Meltdown並不涉及軟件漏洞,它是直接繞過硬件隔離機制。因此,任何軟件補丁(例如,KAISER[8])都會暴露出少量的內存區域(參見第7.2節)。是否需要開發全新的硬件或使用微碼更新來修復meltdown,沒有文件說明這一點。

As Meltdown exploits out-of-order execution, a trivial countermeasure would be to completely disable out-of-order execution. However, the performance impacts would be devastating, as the parallelism of modern CPUs could not be leveraged anymore. Thus, this is not a viable solution.

由於meltdown利用了亂序執行,一個簡單的對策就是完全禁用亂序執行。不過這對性能的影響將是毀滅性的,因爲我們將無法再利用現代CPU的並行性了。因此,這個解決方案不可行。

Meltdown is some form of race condition between the fetch of a memory address and the corresponding permission check for this address. Serializing the permission check and the register fetch can prevent Meltdown, as the memory address is never fetched if the permission check fails. However, this involves a significant overhead to every memory fetch, as the memory fetch has to stall until the permission check is completed.

Meltdown是“獲取內存地址數據”和“權限檢查”之間的一種競態條件(race condition)。嚴格在獲取地址數據之前進行權限檢查可以防止meltdown,即在不能通過權限檢查時候,CPU根本沒有辦法把受保護的內存數據加載到寄存器。

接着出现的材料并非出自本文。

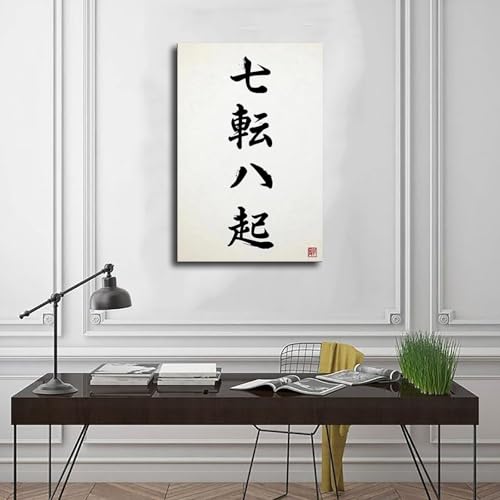 Calligraphie japonaise Sumi-E grand format pour tableau salon - 3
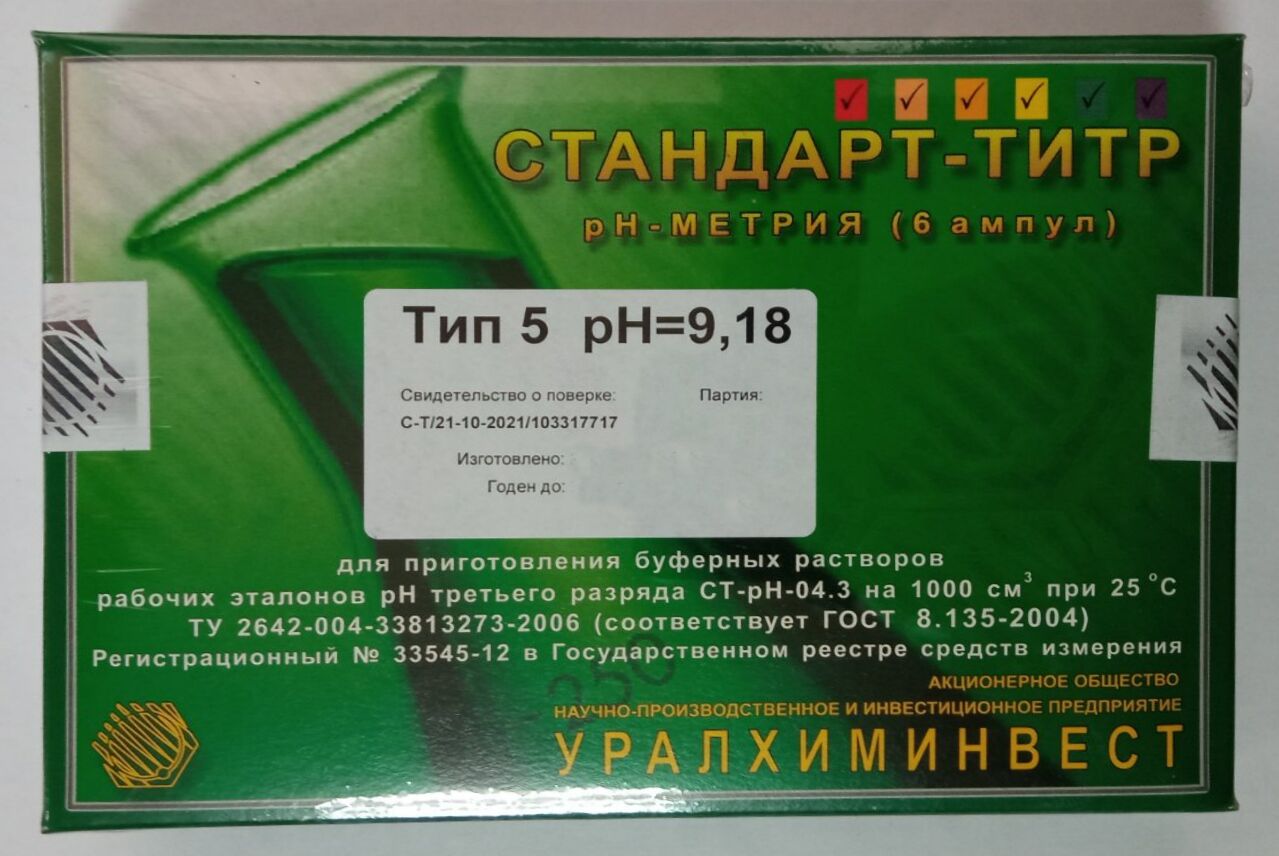 Натрий тетраборнокислый (Тип 5) 9,18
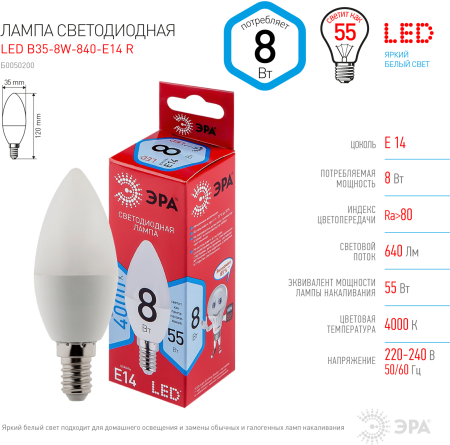 LED B35-8W-840-E14 R ЭРА (диод, свеча, 8Вт, нейтр, E14)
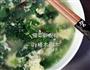 虾皮香菇菠菜汤的做法图解3
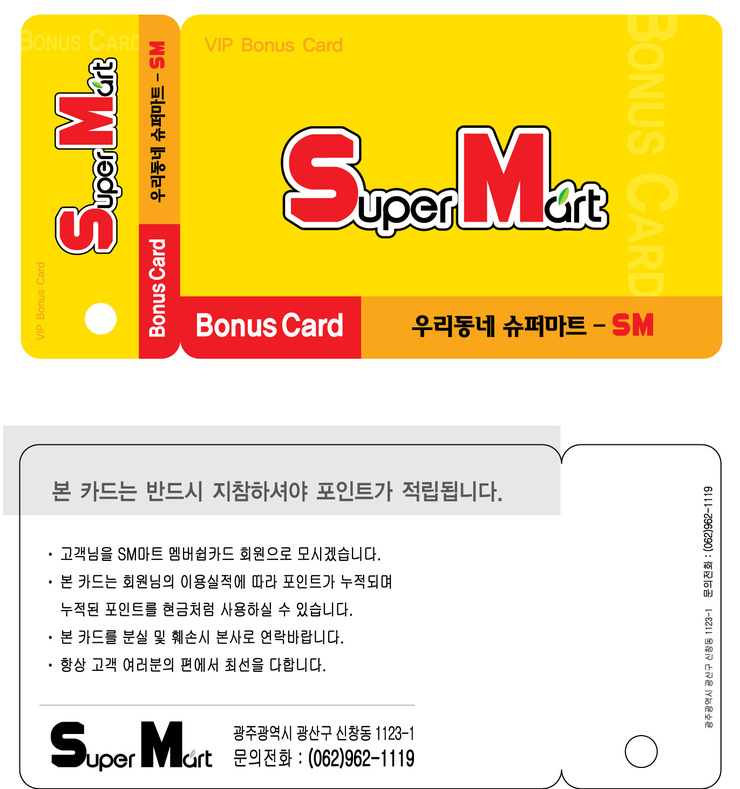 에스엠마트 이미지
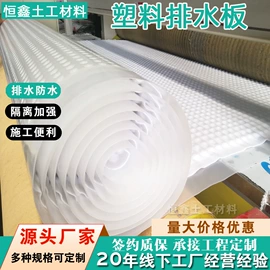 土工布;土工膜;工地施工材料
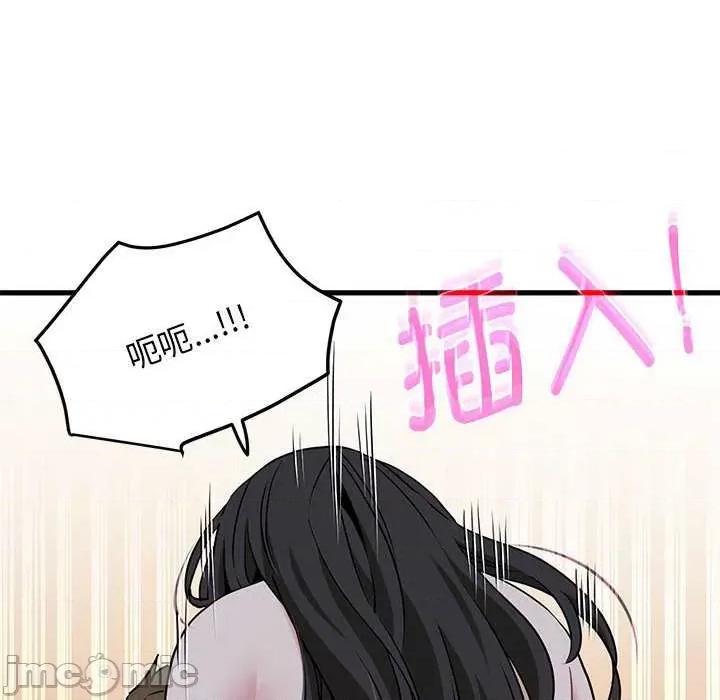 发小碰不得 发小碰不得-发小碰不得 第54话 第50页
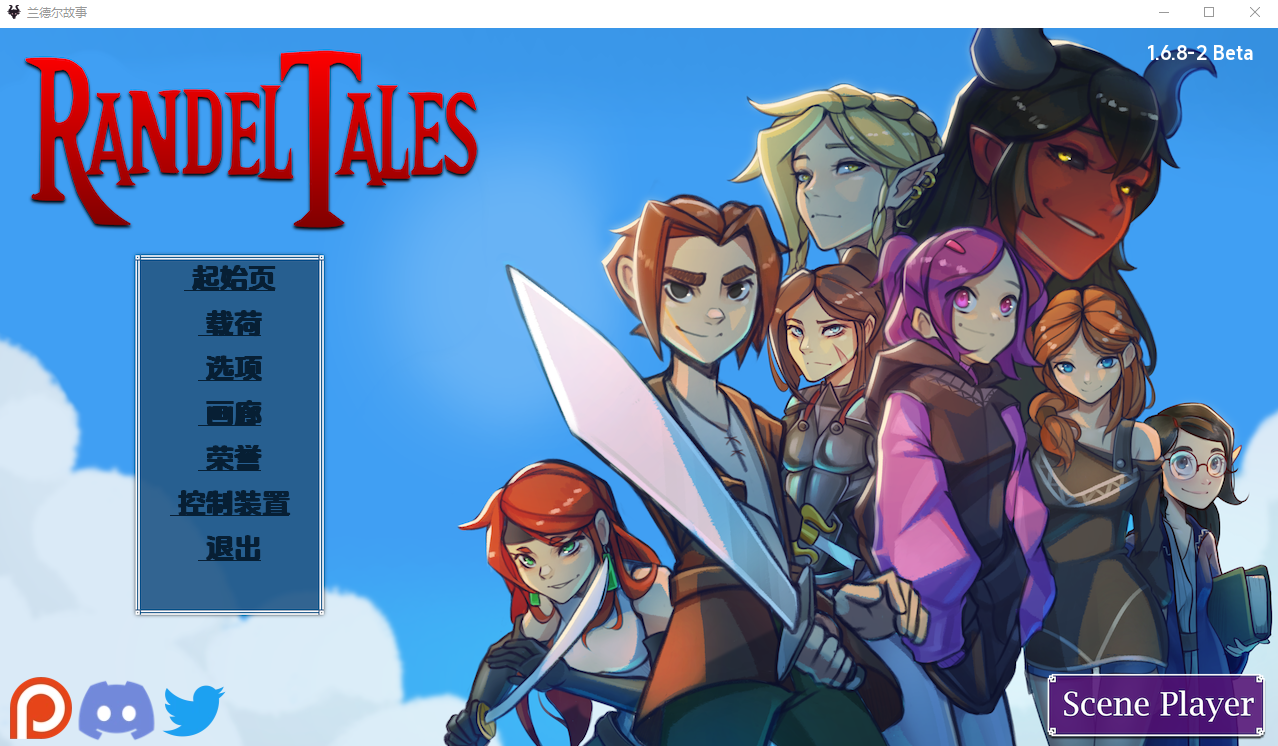 兰德尔故事 Randel Tales v1.6.8-2 电脑/安卓汉化版 SLG游戏 1G_游戏社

然而,這給每一個內存訪問增加了很大的開銷,因爲在完成權限檢查之前,內存訪問的動作只能stall。

A more realistic solution would be to introduce a hard split of user space and kernel space. This could be enabled optionally by modern kernels using a new hard split bit in a CPU control register, e.g., CR4. If the hard split bit is set, the kernel has to reside in the upper half of the address space, and the user space has to reside in the lower half of the address space. With this hard split, a memory fetch can immediately identify whether such a fetch of the destination would violate a security boundary, as the privilege level can be directly derived from the virtual address without any further lookups. We expect the performance impacts of such a solution to be minimal. Furthermore, the backwards compatibility is ensured, since the hard-split bit is not set by default and the kernel only sets it if it supports the hard-split feature.

一個更現實的解決方案是從硬件層面區分用戶空間和內核空間。這可以通過CPU寄存器(例如cr4)的一個bit(稱之hard-split bit)來開啓。如果該bit設置爲1,則內核地址必須在地址空間的上半部分,而用戶空間必須位於地址空間的下半部分。有了這種硬件機制,違反權限的內存讀取可以被立刻識別,這是因爲所需特權級別可以直接從虛擬地址推導出來而不需要任何進一步的查找。我們認爲這種解決方案對性能的影響是最小的。此外,向後兼容性也得到保證,因爲默認情況下我們不設置hard-split bit,而內核僅在硬件支持的時候才設置它。

Note that these countermeasures only prevent Meltdown, and not the class of Spectre attacks described by Kocher et al. [19]. Likewise, several countermeasures presented by Kocher et al. [19] have no effect on Meltdown. We stress that it is important to deploy countermeasures against both attacks.

請注意,這些對策只能防止meltdown,對Kocher等人發現的幽靈攻擊無效[ 19 ]。同樣,由Kocher等人提出的解決spectre漏洞[ 19 ] 的對策,對meltdown也沒有效果。我們這裏再次強調一下:針對這兩種攻擊部署相關的對策是非常重要的。

2、KAISER

As hardware is not as easy to patch, there is a need for software workarounds until new hardware can be deployed. Gruss et al. [8] proposed KAISER, a kernel modification to not have the kernel mapped in the user space. This modification was intended to prevent side-channel attacks breaking KASLR [13, 9, 17]. However, it also prevents Meltdown, as it ensures that there is no valid mapping to kernel space or physical memory available in user space. KAISER will be available in the upcoming releases of the Linux kernel under the name kernel page-table isolation (KPTI) [25]. The patch will also be backported to older Linux kernel versions. A similar patch was also introduced in Microsoft Windows 10 Build 17035 [15]. Also, Mac OS X and iOS have similar features [22].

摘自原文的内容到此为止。